The manufacturer of chargers for electric vehicles Zunder, formerly EasyCharger, has closed a debt operation of 40 million euros with the European Investment Bank (EIB), the financial institution of the EU. This money will finance a project valued at more than 120 million to build an interurban network for recharging electric vehicles on Spanish highways and road networks. The operation is added to the one that the Spanish transport platform Cabify recently paid an identical figure to build its own fleet of about 1,400 emission-free cars.
The operation, according to the EIB itself, was approved and signed in the last fortnight of December. It contemplates the disbursement by milestones of up to 40 million euros in the form of debt to carry out this deployment of chargers over the next few years. According to the plans of the company, based in Palencia, the objective is to start up more than 4,000 ultra-fast charging points in southern Europe. The roads chosen are mostly part of what is known as the trans-European transport network.
This debt that it now obtains from the EIB is located outside the round that the company closed with the investment manager in sustainable infrastructures Mirova (Natixis) of 100 million euros last October. One of the partners who were already in the company is the Swiss fund White Summit Capital and revealed that the valuation was around 400 million, since the manager associated with the French bank had taken a 25% stake, according to the Reuters agency. WSC entered a 2021 round. In that year, according to their own accounts, they added 5.5 million euros of capital.
The investment plan to deploy these more than 4,000 fast charging points both in Spain, as well as in other southern European markets such as France or Italy, will increase to more than 300 million euros until 2025. The money now raised from the EIB will contribute to meet that ‘capex’ effort.
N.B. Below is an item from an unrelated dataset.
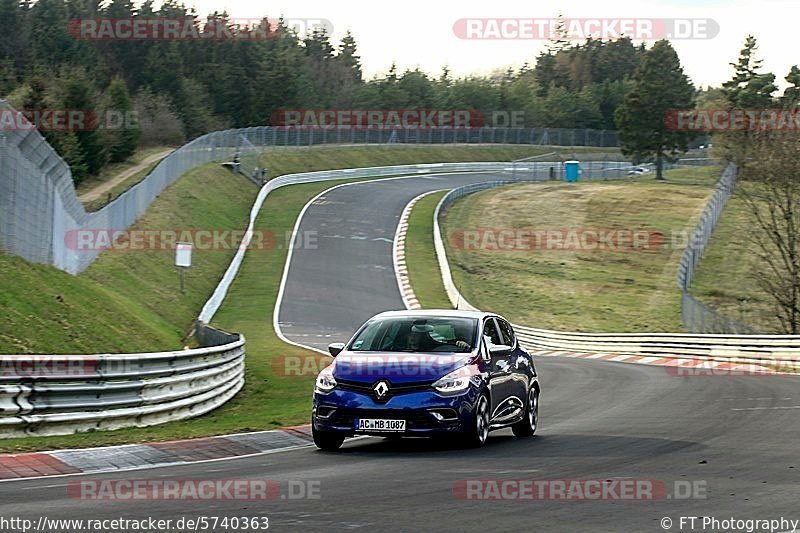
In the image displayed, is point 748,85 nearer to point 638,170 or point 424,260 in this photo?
point 638,170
To this would be added the capital contributed by Mirova and also different aid from European ‘Next Generation’ funds.
Zunder was born as EasyCharger and was founded by Daniel Pérez and Lorenzo Antolín. The company’s business model is based from above on the sale of energy, from green sources and which is purchased from marketers, to the customers of the charging stations it builds (the latest agreement to build 26 charging stations was announced this week and signed with Obramat, the distributor of construction materials). In the year 2021, with an incipient phase, it added just 627,000 euros of income and losses of 1.2 million.
A boiling sector
The charger sector is boiling with the expectation of growth in the electric vehicle market. Only in Spain, Zunder has two relevant rivals in this sector. The main one is Wallbox, the company listed in the United States and backed by Iberdrola and other big names. The company, which has just carried out a significant downsizing, is valued at just over 700 million euros on the stock market. There is another one and it is Wenea, which at the end of last year negotiated its sale to the company Vortex Energy, owned by the EFG Hermes fund.
The EIB operation in Zunder comes just a few weeks after the EU financial institution also signed a million-dollar loan with Cabify to electrify its fleet of vehicles -some 1,400 vehicles- before 2025. Specifically, it raised 40 million euros will add to another 42 million who will contribute their own funds. It is what is known as ‘venture debt’, a more flexible debt with terms focused on the long term that is mainly used for startups.